Normalization is essential to compare the varying conditions of microarray experiments. it is used in visual inspection of the data and comparisons before and after normalization to control that the procedure worked correctly. While there are several methods for normalization, the choice of which method gives the best results actually calculated on your local settings. Basically, there are three types of Normalization methods-

(i) Affymetrix: Background correction + expression estimation + summarization

Probes are printed to the array base by base in a process that employs a combination of chemistry and photolithography. Affymetrix contains five algorithms, MAS5, Plier, RMA, GCRMA, and Li-Wong.


1. MAS5 is the older Affymetrix method.

2. MAS5 normalizes each array independently and sequentially.

3. MAS5 uses data from mismatch probes to estimate a "robust average", founded on deducting mismatch probe value from match probe value.


1. RMA is the default and works rather nicely if you have more than a few chips.

2. RMA as the name suggests (robust multi-array) uses a multi-chip model.

3. RMA does not use the mismatch probes, because their intensities are often higher than the match probes, making them unreliable as indicators of non-specific binding.

4. RMA values are in log2 units.


1. GCRMA is similar to RMA but takes also GC% content into account.

2. GeneChip RMA (GC-RMA) is an enhanced form of RMA that is able to use the sequence-specific probe affinities of the GeneChip probes to attain more accurate gene expression values.

3. Makes use of MM intensities to correct background.

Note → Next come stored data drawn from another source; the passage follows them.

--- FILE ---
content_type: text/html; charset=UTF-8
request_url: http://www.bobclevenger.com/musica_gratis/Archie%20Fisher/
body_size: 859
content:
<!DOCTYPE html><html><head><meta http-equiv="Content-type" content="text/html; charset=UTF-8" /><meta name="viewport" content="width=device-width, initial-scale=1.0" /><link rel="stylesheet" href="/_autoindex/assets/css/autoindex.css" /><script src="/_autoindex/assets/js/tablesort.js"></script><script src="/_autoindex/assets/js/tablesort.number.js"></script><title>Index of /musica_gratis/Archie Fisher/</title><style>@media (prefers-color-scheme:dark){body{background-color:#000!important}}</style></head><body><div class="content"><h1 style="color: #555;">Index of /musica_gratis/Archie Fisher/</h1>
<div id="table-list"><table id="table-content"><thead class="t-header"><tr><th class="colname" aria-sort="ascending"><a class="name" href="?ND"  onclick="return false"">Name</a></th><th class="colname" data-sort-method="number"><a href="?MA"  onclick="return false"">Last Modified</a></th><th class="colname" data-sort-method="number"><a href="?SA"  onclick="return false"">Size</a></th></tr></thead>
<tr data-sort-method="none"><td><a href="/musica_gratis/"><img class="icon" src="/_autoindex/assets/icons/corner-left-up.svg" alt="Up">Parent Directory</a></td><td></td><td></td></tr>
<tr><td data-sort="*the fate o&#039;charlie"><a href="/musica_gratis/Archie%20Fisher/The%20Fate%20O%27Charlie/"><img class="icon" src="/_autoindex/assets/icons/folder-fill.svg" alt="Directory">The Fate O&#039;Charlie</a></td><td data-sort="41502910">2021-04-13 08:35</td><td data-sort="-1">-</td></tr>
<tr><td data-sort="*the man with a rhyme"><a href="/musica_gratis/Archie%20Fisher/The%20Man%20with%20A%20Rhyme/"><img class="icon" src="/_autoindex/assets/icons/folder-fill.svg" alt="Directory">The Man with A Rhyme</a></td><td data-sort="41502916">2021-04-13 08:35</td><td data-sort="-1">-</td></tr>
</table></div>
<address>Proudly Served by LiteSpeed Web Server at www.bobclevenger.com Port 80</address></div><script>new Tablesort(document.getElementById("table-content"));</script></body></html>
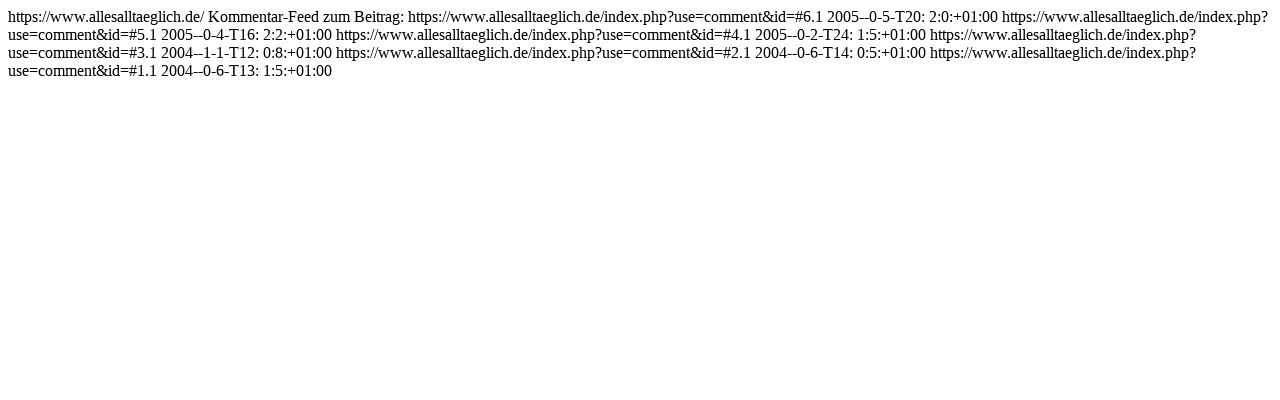

--- FILE ---
content_type: text/html; charset=UTF-8
request_url: http://www.allesalltaeglich.de/crss.php?id=23206
body_size: 632
content:
<?xml version="1.0" encoding="iso-8859-1" standalone="yes"?> 
		<rdf:RDF 
	  		xmlns:rdf="http://www.w3.org/1999/02/22-rdf-syntax-ns#" 
	  		xmlns:dc="http://purl.org/dc/elements/1.1/"
	  		xmlns:sy="http://purl.org/rss/1.0/modules/syndication/"
	  		xmlns="http://purl.org/rss/1.0/"
	  		xmlns:content="http://purl.org/rss/1.0/modules/content/"
		>
			<channel rdf:about="https://www.allesalltaeglich.de/comment.php?id=">
		    	<title>Kommentare: ALLes allTAEGLICH</title>
		    	<link>https://www.allesalltaeglich.de/</link>
		    	<description>Kommentar-Feed zum Beitrag: </description>
		    	<items>
					<rdf:Seq><rdf:li resource="https://www.allesalltaeglich.de/index.php?use=comment&amp;id=#6.1" /><rdf:li resource="https://www.allesalltaeglich.de/index.php?use=comment&amp;id=#5.1" /><rdf:li resource="https://www.allesalltaeglich.de/index.php?use=comment&amp;id=#4.1" /><rdf:li resource="https://www.allesalltaeglich.de/index.php?use=comment&amp;id=#3.1" /><rdf:li resource="https://www.allesalltaeglich.de/index.php?use=comment&amp;id=#2.1" /><rdf:li resource="https://www.allesalltaeglich.de/index.php?use=comment&amp;id=#1.1" /></rdf:Seq>
				</items>
		    </channel>
					<item rdf:about="https://www.allesalltaeglich.de/index.php?use=comment&amp;id=#6.1">
		    			<title>Kommentar von:</title> 
		    			<link>https://www.allesalltaeglich.de/index.php?use=comment&amp;id=#6.1</link>
		    			<description></description>
		    			<content:encoded><![CDATA[]]></content:encoded>
		    			<dc:publisher></dc:publisher>
		    			<dc:creator></dc:creator>
		    			<dc:date>2005--0-5-T20: 2:0:+01:00</dc:date>
		  			</item>
					<item rdf:about="https://www.allesalltaeglich.de/index.php?use=comment&amp;id=#5.1">
		    			<title>Kommentar von:</title> 
		    			<link>https://www.allesalltaeglich.de/index.php?use=comment&amp;id=#5.1</link>
		    			<description></description>
		    			<content:encoded><![CDATA[]]></content:encoded>
		    			<dc:publisher></dc:publisher>
		    			<dc:creator></dc:creator>
		    			<dc:date>2005--0-4-T16: 2:2:+01:00</dc:date>
		  			</item>
					<item rdf:about="https://www.allesalltaeglich.de/index.php?use=comment&amp;id=#4.1">
		    			<title>Kommentar von:</title> 
		    			<link>https://www.allesalltaeglich.de/index.php?use=comment&amp;id=#4.1</link>
		    			<description></description>
		    			<content:encoded><![CDATA[]]></content:encoded>
		    			<dc:publisher></dc:publisher>
		    			<dc:creator></dc:creator>
		    			<dc:date>2005--0-2-T24: 1:5:+01:00</dc:date>
		  			</item>
					<item rdf:about="https://www.allesalltaeglich.de/index.php?use=comment&amp;id=#3.1">
		    			<title>Kommentar von:</title> 
		    			<link>https://www.allesalltaeglich.de/index.php?use=comment&amp;id=#3.1</link>
		    			<description></description>
		    			<content:encoded><![CDATA[]]></content:encoded>
		    			<dc:publisher></dc:publisher>
		    			<dc:creator></dc:creator>
		    			<dc:date>2004--1-1-T12: 0:8:+01:00</dc:date>
		  			</item>
					<item rdf:about="https://www.allesalltaeglich.de/index.php?use=comment&amp;id=#2.1">
		    			<title>Kommentar von:</title> 
		    			<link>https://www.allesalltaeglich.de/index.php?use=comment&amp;id=#2.1</link>
		    			<description></description>
		    			<content:encoded><![CDATA[]]></content:encoded>
		    			<dc:publisher></dc:publisher>
		    			<dc:creator></dc:creator>
		    			<dc:date>2004--0-6-T14: 0:5:+01:00</dc:date>
		  			</item>
					<item rdf:about="https://www.allesalltaeglich.de/index.php?use=comment&amp;id=#1.1">
		    			<title>Kommentar von:</title> 
		    			<link>https://www.allesalltaeglich.de/index.php?use=comment&amp;id=#1.1</link>
		    			<description></description>
		    			<content:encoded><![CDATA[]]></content:encoded>
		    			<dc:publisher></dc:publisher>
		    			<dc:creator></dc:creator>
		    			<dc:date>2004--0-6-T13: 1:5:+01:00</dc:date>
		  			</item>
</rdf:RDF>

Plier (Probe Logarithmic Intensity Error Estimation):

In spite of a non-intuitive assumption regarding the PM and MM errors made as part of the derivation for PLIER, the leading probe level error function does capture the key uniqueness of the perfect error function, assuming MM probes only measure non-specific binding and no signal.

Li- Wong:

1. Li-Wong is the method implemented in dChip.

2. The term 'Li-Wong' refers to the procedure that normalizes arrays using an invariant set of genes and then fits a parametric model to the probe set data.

(ii) Agilent: Background correction + averaging duplicate spots + normalization

Inkjet printing process is used to deposit oligo monomers onto specially prepared glass slides. This will produce 60 -mer length oligonucleotide probes, which are printed base-by-base.

(iii) Illumina: Background correction (in GenomeStudio only) + normalization

Probes are attached to magnetic drops erratically distributed across arrays. The arrays are then scanned to spot the position of all beads. This is based on an individual decoding sequence conceded by each probe. This information is combined with the measurement information after hybridization and scanning.

About Author / Additional Info:
I am research scholar at SHUATS , Allahabad.